(WHAT TO PRODUCE) Everything in the listing below must be duplicated exactly.

(DATA SHOWN)
____
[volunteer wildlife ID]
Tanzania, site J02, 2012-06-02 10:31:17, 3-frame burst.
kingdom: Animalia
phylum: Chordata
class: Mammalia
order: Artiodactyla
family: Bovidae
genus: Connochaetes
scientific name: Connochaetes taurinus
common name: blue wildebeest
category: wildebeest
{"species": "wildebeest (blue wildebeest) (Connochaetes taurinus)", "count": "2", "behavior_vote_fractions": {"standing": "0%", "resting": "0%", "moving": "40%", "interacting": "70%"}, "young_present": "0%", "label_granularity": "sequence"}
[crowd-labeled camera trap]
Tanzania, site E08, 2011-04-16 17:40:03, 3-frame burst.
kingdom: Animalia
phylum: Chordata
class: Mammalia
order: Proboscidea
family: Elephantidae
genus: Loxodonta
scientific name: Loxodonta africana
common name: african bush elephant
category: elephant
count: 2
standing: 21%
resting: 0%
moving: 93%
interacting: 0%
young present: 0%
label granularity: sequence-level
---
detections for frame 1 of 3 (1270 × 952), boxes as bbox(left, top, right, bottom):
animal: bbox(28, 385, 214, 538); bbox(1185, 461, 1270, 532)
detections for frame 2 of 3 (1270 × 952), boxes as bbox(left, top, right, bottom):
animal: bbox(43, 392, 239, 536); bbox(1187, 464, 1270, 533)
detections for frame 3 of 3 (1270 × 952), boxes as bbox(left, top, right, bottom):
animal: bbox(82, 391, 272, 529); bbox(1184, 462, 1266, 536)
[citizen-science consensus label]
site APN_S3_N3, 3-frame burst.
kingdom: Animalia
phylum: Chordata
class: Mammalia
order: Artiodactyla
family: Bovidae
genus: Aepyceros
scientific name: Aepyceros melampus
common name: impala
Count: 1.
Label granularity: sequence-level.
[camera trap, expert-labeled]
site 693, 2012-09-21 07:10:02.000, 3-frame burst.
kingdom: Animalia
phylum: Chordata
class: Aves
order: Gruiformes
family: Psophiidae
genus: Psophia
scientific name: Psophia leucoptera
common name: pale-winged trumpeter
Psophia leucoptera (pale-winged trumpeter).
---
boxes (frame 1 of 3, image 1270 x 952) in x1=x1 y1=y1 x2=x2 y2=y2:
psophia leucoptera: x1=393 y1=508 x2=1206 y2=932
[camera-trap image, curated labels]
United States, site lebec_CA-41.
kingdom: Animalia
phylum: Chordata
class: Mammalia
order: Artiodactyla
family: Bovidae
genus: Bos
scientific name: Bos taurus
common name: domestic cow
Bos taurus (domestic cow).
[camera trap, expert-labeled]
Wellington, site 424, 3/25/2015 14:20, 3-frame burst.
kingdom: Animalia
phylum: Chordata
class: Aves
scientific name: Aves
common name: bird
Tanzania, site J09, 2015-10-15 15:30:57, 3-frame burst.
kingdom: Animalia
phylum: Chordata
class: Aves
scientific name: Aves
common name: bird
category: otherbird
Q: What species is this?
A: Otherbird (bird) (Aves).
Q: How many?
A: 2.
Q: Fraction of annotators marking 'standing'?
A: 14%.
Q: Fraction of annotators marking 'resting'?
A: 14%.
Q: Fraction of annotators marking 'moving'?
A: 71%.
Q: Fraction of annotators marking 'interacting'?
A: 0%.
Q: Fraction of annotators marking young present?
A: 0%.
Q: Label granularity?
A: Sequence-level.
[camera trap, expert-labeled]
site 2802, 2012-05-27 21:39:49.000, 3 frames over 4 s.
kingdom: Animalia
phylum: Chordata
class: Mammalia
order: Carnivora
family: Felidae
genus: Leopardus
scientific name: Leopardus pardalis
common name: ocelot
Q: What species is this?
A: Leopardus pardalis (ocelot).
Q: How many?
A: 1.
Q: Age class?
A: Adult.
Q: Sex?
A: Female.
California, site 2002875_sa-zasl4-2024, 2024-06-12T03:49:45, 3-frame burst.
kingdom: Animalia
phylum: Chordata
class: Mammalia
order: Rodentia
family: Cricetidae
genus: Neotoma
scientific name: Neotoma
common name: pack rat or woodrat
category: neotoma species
____
(EXPECTED OUTPUT)
[volunteer wildlife ID]
Tanzania, site J02, 2012-06-02 10:31:17, 3-frame burst.
kingdom: Animalia
phylum: Chordata
class: Mammalia
order: Artiodactyla
family: Bovidae
genus: Connochaetes
scientific name: Connochaetes taurinus
common name: blue wildebeest
category: wildebeest
{"species": "wildebeest (blue wildebeest) (Connochaetes taurinus)", "count": "2", "behavior_vote_fractions": {"standing": "0%", "resting": "0%", "moving": "40%", "interacting": "70%"}, "young_present": "0%", "label_granularity": "sequence"}
[crowd-labeled camera trap]
Tanzania, site E08, 2011-04-16 17:40:03, 3-frame burst.
kingdom: Animalia
phylum: Chordata
class: Mammalia
order: Proboscidea
family: Elephantidae
genus: Loxodonta
scientific name: Loxodonta africana
common name: african bush elephant
category: elephant
count: 2
standing: 21%
resting: 0%
moving: 93%
interacting: 0%
young present: 0%
label granularity: sequence-level
---
detections for frame 1 of 3 (1270 × 952), boxes as bbox(left, top, right, bottom):
animal: bbox(28, 385, 214, 538); bbox(1185, 461, 1270, 532)
detections for frame 2 of 3 (1270 × 952), boxes as bbox(left, top, right, bottom):
animal: bbox(43, 392, 239, 536); bbox(1187, 464, 1270, 533)
detections for frame 3 of 3 (1270 × 952), boxes as bbox(left, top, right, bottom):
animal: bbox(82, 391, 272, 529); bbox(1184, 462, 1266, 536)
[citizen-science consensus label]
site APN_S3_N3, 3-frame burst.
kingdom: Animalia
phylum: Chordata
class: Mammalia
order: Artiodactyla
family: Bovidae
genus: Aepyceros
scientific name: Aepyceros melampus
common name: impala
Count: 1.
Label granularity: sequence-level.
[camera trap, expert-labeled]
site 693, 2012-09-21 07:10:02.000, 3-frame burst.
kingdom: Animalia
phylum: Chordata
class: Aves
order: Gruiformes
family: Psophiidae
genus: Psophia
scientific name: Psophia leucoptera
common name: pale-winged trumpeter
Psophia leucoptera (pale-winged trumpeter).
---
boxes (frame 1 of 3, image 1270 x 952) in x1=x1 y1=y1 x2=x2 y2=y2:
psophia leucoptera: x1=393 y1=508 x2=1206 y2=932
[camera-trap image, curated labels]
United States, site lebec_CA-41.
kingdom: Animalia
phylum: Chordata
class: Mammalia
order: Artiodactyla
family: Bovidae
genus: Bos
scientific name: Bos taurus
common name: domestic cow
Bos taurus (domestic cow).
[camera trap, expert-labeled]
Wellington, site 424, 3/25/2015 14:20, 3-frame burst.
kingdom: Animalia
phylum: Chordata
class: Aves
scientific name: Aves
common name: bird
Tanzania, site J09, 2015-10-15 15:30:57, 3-frame burst.
kingdom: Animalia
phylum: Chordata
class: Aves
scientific name: Aves
common name: bird
category: otherbird
Q: What species is this?
A: Otherbird (bird) (Aves).
Q: How many?
A: 2.
Q: Fraction of annotators marking 'standing'?
A: 14%.
Q: Fraction of annotators marking 'resting'?
A: 14%.
Q: Fraction of annotators marking 'moving'?
A: 71%.
Q: Fraction of annotators marking 'interacting'?
A: 0%.
Q: Fraction of annotators marking young present?
A: 0%.
Q: Label granularity?
A: Sequence-level.
[camera trap, expert-labeled]
site 2802, 2012-05-27 21:39:49.000, 3 frames over 4 s.
kingdom: Animalia
phylum: Chordata
class: Mammalia
order: Carnivora
family: Felidae
genus: Leopardus
scientific name: Leopardus pardalis
common name: ocelot
Q: What species is this?
A: Leopardus pardalis (ocelot).
Q: How many?
A: 1.
Q: Age class?
A: Adult.
Q: Sex?
A: Female.
California, site 2002875_sa-zasl4-2024, 2024-06-12T03:49:45, 3-frame burst.
kingdom: Animalia
phylum: Chordata
class: Mammalia
order: Rodentia
family: Cricetidae
genus: Neotoma
scientific name: Neotoma
common name: pack rat or woodrat
category: neotoma species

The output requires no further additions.